Task directions
Please print the data shown below without any alteration.

Given information section start

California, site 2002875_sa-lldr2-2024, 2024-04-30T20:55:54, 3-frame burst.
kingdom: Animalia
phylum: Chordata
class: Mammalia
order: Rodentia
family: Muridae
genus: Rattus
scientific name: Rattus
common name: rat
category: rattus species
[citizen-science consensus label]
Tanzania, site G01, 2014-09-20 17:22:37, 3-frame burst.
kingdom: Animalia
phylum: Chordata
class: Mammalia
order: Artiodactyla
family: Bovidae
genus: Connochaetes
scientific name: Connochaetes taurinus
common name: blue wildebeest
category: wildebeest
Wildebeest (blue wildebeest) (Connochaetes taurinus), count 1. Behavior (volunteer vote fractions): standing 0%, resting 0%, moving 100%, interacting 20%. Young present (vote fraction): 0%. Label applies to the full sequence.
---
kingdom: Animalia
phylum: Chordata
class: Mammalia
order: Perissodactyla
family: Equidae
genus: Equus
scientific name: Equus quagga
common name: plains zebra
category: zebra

Given information section end

Written reply
California, site 2002875_sa-lldr2-2024, 2024-04-30T20:55:54, 3-frame burst.
kingdom: Animalia
phylum: Chordata
class: Mammalia
order: Rodentia
family: Muridae
genus: Rattus
scientific name: Rattus
common name: rat
category: rattus species
[citizen-science consensus label]
Tanzania, site G01, 2014-09-20 17:22:37, 3-frame burst.
kingdom: Animalia
phylum: Chordata
class: Mammalia
order: Artiodactyla
family: Bovidae
genus: Connochaetes
scientific name: Connochaetes taurinus
common name: blue wildebeest
category: wildebeest
Wildebeest (blue wildebeest) (Connochaetes taurinus), count 1. Behavior (volunteer vote fractions): standing 0%, resting 0%, moving 100%, interacting 20%. Young present (vote fraction): 0%. Label applies to the full sequence.
---
kingdom: Animalia
phylum: Chordata
class: Mammalia
order: Perissodactyla
family: Equidae
genus: Equus
scientific name: Equus quagga
common name: plains zebra
category: zebra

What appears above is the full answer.